**CHALLENGE**
Copy out every one of the lines below word for word, but leave the pictures out.

**RECORDS SHOWN**
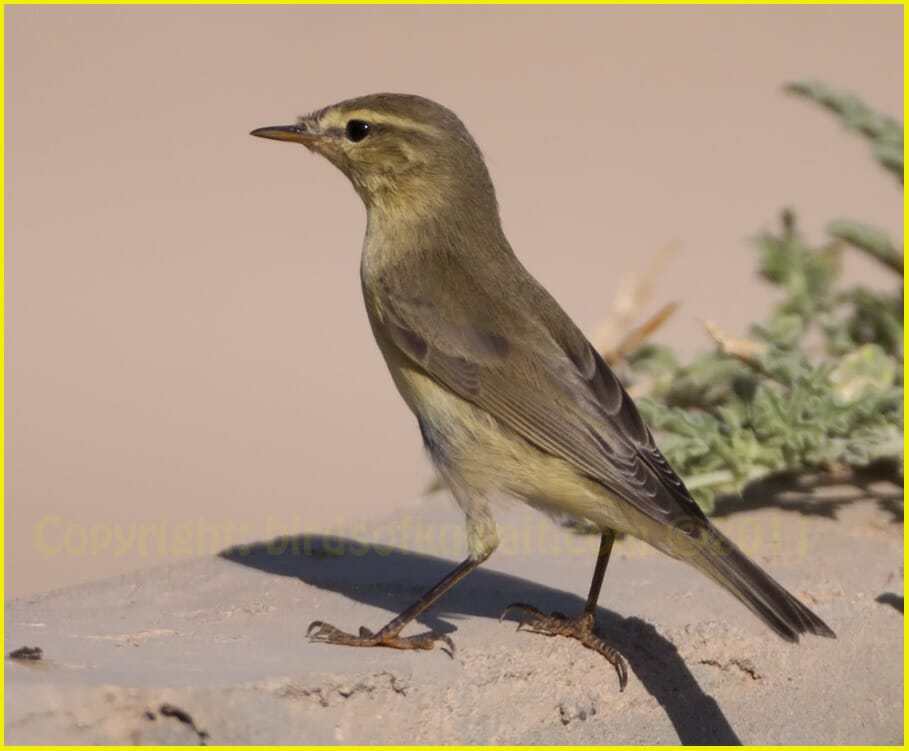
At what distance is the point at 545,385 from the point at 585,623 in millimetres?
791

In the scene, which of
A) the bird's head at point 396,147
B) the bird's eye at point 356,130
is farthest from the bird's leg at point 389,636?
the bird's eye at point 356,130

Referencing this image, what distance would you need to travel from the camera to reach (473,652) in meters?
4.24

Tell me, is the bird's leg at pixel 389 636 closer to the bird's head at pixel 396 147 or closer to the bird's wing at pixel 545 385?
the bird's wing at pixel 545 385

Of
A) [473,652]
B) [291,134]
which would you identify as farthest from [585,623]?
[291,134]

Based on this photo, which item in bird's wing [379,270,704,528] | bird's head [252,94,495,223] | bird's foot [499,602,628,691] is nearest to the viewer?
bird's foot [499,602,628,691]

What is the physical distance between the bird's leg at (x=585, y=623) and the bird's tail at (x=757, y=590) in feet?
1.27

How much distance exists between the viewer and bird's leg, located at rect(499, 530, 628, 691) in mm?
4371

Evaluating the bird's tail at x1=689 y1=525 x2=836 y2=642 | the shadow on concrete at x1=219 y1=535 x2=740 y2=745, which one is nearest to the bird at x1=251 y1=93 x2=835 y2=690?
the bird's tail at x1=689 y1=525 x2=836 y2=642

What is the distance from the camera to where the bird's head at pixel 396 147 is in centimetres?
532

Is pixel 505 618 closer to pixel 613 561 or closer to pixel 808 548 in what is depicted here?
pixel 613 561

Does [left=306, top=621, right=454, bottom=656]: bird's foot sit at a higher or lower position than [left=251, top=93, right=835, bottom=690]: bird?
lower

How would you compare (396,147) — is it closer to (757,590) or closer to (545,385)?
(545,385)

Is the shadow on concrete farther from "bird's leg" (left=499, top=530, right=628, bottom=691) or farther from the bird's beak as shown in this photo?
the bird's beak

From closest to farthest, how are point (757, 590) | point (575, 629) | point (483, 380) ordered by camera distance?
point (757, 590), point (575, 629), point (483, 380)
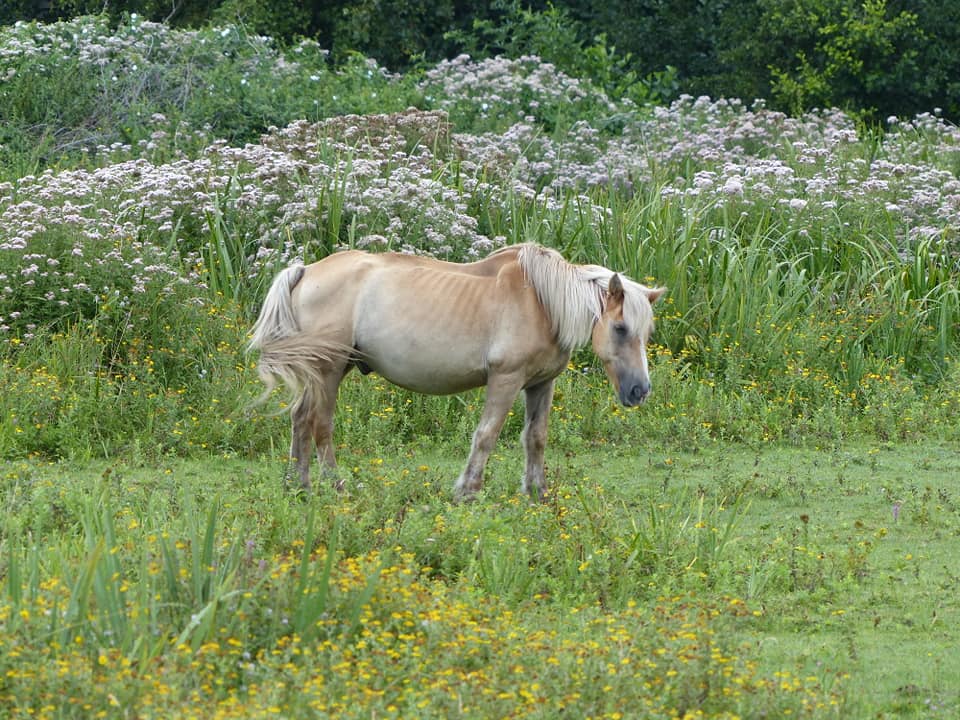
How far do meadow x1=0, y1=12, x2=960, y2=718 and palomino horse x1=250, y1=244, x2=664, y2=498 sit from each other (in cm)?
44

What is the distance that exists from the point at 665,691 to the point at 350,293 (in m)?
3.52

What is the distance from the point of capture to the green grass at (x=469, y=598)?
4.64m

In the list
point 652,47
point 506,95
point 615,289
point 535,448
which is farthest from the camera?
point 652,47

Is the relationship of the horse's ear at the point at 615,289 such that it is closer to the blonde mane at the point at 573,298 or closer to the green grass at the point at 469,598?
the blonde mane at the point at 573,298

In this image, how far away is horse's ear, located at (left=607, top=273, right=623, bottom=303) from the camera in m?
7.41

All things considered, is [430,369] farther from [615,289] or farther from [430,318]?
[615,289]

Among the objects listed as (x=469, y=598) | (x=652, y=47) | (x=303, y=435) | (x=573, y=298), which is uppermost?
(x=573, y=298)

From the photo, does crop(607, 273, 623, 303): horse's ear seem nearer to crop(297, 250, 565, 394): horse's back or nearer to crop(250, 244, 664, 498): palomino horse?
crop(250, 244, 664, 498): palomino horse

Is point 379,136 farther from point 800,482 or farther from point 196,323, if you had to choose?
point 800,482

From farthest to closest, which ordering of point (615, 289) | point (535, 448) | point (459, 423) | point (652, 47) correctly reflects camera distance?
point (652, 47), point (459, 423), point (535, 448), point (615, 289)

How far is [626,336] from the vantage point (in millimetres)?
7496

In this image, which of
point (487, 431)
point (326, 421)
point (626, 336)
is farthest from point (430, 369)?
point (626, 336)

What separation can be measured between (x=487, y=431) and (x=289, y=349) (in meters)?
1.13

**COMPLETED EXERCISE**
At what distance is the point at 545,385 from the point at 585,623 in millimetres?
791

In the scene, which of
A) the bird's head at point 396,147
B) the bird's eye at point 356,130
is farthest from the bird's leg at point 389,636?
the bird's eye at point 356,130

Referencing this image, what distance would you need to travel from the camera to reach (473,652) in meters?
4.24

Tell me, is the bird's leg at pixel 389 636 closer to the bird's head at pixel 396 147 or closer to the bird's wing at pixel 545 385?
the bird's wing at pixel 545 385

Of
A) [473,652]
B) [291,134]
which would you identify as farthest from [585,623]?
[291,134]

Based on this photo, which item in bird's wing [379,270,704,528] | bird's head [252,94,495,223] | bird's foot [499,602,628,691] is nearest to the viewer?
bird's foot [499,602,628,691]

What is the physical distance between the bird's leg at (x=585, y=623) and the bird's tail at (x=757, y=590) in feet?
1.27

How much distance exists between the viewer and bird's leg, located at rect(499, 530, 628, 691) in mm?
4371

Evaluating the bird's tail at x1=689 y1=525 x2=836 y2=642 | the shadow on concrete at x1=219 y1=535 x2=740 y2=745, which one is nearest to the bird at x1=251 y1=93 x2=835 y2=690?
the bird's tail at x1=689 y1=525 x2=836 y2=642

What is the distance from the camera to where the bird's head at pixel 396 147 is in centimetres?
532

Is pixel 505 618 closer to pixel 613 561 or closer to pixel 808 548 in what is depicted here?
pixel 613 561

Does [left=306, top=621, right=454, bottom=656]: bird's foot sit at a higher or lower position than [left=251, top=93, right=835, bottom=690]: bird?
lower

How would you compare (396,147) — is it closer to (757,590) or closer to (545,385)?
(545,385)

Is the shadow on concrete farther from "bird's leg" (left=499, top=530, right=628, bottom=691) or farther from the bird's beak as shown in this photo?
the bird's beak

From closest to farthest, how are point (757, 590) | point (575, 629) | point (483, 380) ordered by camera distance?
point (757, 590), point (575, 629), point (483, 380)
How far do meadow x1=0, y1=12, x2=960, y2=718 and palomino horse x1=250, y1=244, x2=664, y2=498 sit from each other (in cm)?
44

What is the distance that exists from the point at 665,691 to the point at 350,293 (in m)?
3.52

What is the distance from the point of capture to the green grass at (x=469, y=598)?
4.64m

In the list
point 652,47
point 506,95
point 615,289
point 535,448
which is farthest from the camera?
point 652,47

Is the relationship of the horse's ear at the point at 615,289 such that it is closer to the blonde mane at the point at 573,298 or closer to the green grass at the point at 469,598?
the blonde mane at the point at 573,298

In this image, how far away is horse's ear, located at (left=607, top=273, right=623, bottom=303) from the camera in m?
7.41

All things considered, is [430,369] farther from [615,289] or farther from [430,318]?
[615,289]

Among the objects listed as (x=469, y=598) | (x=652, y=47) | (x=303, y=435) | (x=573, y=298), which is uppermost?
(x=573, y=298)

From the photo, does crop(607, 273, 623, 303): horse's ear seem nearer to crop(297, 250, 565, 394): horse's back or nearer to crop(250, 244, 664, 498): palomino horse?
crop(250, 244, 664, 498): palomino horse

Is point 379,136 farther from point 800,482 or farther from point 196,323, if you had to choose?
point 800,482

From farthest to closest, which ordering of point (615, 289) | point (535, 448) | point (459, 423) | point (652, 47) correctly reflects camera distance?
point (652, 47), point (459, 423), point (535, 448), point (615, 289)

How far is [626,336] from the vantage point (in millimetres)?
7496

In this image, which of
point (487, 431)
point (326, 421)
point (626, 336)
is farthest from point (430, 369)?
point (626, 336)

What separation can be measured between (x=487, y=431) and (x=289, y=349) (in meters)?
1.13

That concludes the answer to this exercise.